Bucher's railway building was not restricted to Switzerland. In Genoa he built the funicular at the Mura delle Chiappe (1896) and an electric tramline, necessary to provide adequate access to his newly purchased hotel in the city. On its completion, he sold the tramline to the municipality for one million Swiss francs, which he insisted on receiving in cash. This he placed in a large linen sack which he took back to Kerns, proudly showing fellow villagers his first million and buying drinks for many. He also had himself photographed in his garden at home, accompanied by the cash, his wife, and two of their children, using a new medium to provide visual evidence of his enhanced credit-worthiness. Asked why he had nevertheless, as usual, traveled home in a third class railway carriage, he is said to have explained that the Gotthard Railway did not offer a fourth class. Having celebrated his triumph with his neighbours he set off with his bag of cash for Rome, where he used it to buy the Hotel Quirinal. This was not the only time that Josef Bucher drew attention with his unconventional business methods.

===The quirky magnate===
Despite commercial success, Josef Bucher always retained an underlying humility. He never ate with the guests in his hotel dining rooms, but insisted on eating with the hotel personnel. Various legends circulate in this connection. On one occasion he noticed that only one of the tables in the staff canteen had a tablecloth on it. He was given to understand that the table with the cloth on it was set aside for senior staff, whereupon he seized one end and pulled the cloth, together with the contents of the table, onto the floor.

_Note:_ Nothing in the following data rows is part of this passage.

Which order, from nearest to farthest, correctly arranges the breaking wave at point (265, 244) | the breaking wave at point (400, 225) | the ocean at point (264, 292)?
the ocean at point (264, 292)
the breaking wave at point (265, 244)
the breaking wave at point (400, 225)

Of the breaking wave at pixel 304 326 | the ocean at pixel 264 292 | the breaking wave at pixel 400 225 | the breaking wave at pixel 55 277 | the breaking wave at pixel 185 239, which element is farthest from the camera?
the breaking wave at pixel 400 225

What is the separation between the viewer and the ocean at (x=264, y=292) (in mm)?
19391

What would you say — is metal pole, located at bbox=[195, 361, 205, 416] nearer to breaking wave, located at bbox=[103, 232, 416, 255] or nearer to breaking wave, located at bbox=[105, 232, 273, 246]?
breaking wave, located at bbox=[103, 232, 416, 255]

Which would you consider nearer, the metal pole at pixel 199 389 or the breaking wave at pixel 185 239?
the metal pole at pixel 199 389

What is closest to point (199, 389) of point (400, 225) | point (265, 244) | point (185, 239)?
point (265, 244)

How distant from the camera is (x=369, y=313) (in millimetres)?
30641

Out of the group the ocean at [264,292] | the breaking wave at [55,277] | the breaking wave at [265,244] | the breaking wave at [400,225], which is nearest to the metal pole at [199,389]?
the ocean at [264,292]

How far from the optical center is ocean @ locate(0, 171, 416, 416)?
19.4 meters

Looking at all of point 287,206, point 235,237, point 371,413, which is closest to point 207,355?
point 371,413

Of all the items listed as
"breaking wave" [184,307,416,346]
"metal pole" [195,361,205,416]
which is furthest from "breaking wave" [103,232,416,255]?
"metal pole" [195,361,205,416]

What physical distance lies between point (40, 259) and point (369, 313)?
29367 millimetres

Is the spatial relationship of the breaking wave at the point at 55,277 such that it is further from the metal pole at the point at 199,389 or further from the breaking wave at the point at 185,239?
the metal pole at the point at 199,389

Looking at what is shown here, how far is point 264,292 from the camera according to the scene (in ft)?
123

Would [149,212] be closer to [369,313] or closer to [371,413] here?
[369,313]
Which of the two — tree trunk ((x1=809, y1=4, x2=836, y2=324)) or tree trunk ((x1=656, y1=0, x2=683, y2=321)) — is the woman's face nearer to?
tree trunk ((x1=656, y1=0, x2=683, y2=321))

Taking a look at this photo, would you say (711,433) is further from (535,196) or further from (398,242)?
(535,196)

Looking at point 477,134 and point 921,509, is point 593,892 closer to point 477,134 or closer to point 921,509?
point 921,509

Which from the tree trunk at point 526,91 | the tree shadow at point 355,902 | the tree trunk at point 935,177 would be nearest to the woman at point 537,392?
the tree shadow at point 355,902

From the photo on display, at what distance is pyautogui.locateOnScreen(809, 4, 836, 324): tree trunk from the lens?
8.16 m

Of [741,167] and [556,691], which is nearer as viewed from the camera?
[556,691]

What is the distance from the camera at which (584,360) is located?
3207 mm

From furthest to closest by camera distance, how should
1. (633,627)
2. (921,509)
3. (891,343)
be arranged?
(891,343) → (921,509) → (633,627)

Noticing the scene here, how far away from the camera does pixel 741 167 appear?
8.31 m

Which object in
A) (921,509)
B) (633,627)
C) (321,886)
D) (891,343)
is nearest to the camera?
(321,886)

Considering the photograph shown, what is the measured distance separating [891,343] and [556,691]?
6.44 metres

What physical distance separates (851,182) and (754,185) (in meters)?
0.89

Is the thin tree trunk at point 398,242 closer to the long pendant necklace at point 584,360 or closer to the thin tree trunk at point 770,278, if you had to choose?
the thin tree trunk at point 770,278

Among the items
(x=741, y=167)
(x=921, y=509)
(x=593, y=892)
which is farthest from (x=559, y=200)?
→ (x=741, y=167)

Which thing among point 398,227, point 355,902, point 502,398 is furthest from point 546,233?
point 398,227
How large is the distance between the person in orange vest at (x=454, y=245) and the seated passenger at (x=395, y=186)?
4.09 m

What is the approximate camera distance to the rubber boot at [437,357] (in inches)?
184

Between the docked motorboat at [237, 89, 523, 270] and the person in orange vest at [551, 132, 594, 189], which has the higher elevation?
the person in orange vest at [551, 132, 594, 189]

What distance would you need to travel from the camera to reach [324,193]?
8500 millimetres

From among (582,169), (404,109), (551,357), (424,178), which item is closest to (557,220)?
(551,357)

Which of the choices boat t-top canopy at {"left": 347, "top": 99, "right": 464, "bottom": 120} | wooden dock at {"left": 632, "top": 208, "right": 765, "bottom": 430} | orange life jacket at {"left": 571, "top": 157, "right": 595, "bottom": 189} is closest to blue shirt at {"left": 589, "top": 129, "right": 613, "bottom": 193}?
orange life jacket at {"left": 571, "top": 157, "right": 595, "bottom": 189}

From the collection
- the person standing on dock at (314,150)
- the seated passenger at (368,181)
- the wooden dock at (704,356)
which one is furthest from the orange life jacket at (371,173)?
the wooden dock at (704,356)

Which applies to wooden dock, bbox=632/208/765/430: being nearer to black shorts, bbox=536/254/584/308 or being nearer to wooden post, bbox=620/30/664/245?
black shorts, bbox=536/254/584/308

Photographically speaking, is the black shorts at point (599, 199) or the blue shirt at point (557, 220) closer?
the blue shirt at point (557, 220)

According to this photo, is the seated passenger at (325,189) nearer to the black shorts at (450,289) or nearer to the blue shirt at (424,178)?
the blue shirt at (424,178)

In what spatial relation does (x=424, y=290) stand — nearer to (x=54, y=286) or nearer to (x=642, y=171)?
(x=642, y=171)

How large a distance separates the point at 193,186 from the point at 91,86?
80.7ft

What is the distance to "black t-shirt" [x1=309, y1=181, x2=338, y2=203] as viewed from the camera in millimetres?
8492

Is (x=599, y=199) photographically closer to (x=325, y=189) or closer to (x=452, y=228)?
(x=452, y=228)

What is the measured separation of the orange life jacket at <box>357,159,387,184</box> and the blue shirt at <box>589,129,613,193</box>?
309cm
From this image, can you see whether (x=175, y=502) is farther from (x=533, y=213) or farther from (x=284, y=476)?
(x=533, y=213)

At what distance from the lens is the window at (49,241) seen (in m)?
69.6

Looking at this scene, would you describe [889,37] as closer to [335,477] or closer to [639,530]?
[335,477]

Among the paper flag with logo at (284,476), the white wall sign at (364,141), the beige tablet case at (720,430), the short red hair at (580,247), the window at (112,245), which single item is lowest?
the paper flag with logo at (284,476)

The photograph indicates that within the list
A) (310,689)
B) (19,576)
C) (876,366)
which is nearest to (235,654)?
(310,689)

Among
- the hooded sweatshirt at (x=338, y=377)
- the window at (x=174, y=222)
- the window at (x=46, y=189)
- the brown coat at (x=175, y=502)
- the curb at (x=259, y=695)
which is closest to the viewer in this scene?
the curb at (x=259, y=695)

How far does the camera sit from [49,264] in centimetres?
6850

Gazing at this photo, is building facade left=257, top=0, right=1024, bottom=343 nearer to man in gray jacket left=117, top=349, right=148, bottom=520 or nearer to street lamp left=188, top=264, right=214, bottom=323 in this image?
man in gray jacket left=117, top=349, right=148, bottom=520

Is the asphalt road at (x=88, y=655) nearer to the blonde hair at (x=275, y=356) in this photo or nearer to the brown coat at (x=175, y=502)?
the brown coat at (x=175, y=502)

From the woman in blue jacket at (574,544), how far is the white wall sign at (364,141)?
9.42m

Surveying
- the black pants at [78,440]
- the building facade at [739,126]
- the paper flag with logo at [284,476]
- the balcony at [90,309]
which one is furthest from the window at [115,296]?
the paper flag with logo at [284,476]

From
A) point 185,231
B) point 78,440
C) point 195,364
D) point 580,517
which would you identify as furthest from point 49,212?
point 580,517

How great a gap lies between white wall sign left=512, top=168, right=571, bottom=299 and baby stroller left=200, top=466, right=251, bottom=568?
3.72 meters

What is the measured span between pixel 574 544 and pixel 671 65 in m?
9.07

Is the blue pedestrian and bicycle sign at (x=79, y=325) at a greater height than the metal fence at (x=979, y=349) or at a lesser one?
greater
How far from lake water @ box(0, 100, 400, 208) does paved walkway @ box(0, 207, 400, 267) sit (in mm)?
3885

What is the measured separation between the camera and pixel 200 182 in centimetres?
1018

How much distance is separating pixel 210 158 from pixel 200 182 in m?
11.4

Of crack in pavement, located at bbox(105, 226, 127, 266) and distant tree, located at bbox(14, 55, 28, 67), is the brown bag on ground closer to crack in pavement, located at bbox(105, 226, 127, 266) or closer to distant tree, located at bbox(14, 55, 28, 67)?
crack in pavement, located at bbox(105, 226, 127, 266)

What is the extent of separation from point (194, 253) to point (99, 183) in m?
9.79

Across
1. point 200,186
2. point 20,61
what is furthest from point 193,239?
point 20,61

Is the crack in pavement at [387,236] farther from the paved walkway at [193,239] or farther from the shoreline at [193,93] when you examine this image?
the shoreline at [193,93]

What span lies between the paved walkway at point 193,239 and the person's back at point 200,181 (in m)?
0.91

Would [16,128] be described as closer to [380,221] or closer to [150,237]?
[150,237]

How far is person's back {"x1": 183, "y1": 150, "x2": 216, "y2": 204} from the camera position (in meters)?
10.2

Although he did business in many countries across two continents, Josef Bucher never bothered to master foreign languages. Instructions were habitually delivered in the pithy dialect of his home canton. Despite the importance within his hotels empire of Ticino, Rome and Genoa, it was said that the only word of Italian that he uttered with any frequency was "Avanti!".

== Politics ==
Josef Bucher was a local councillor in Kerns, also serving, between 1884 and 1896, on the Cantonal Council. He was an instigator, co-founder and board member of the Cantonal Bank.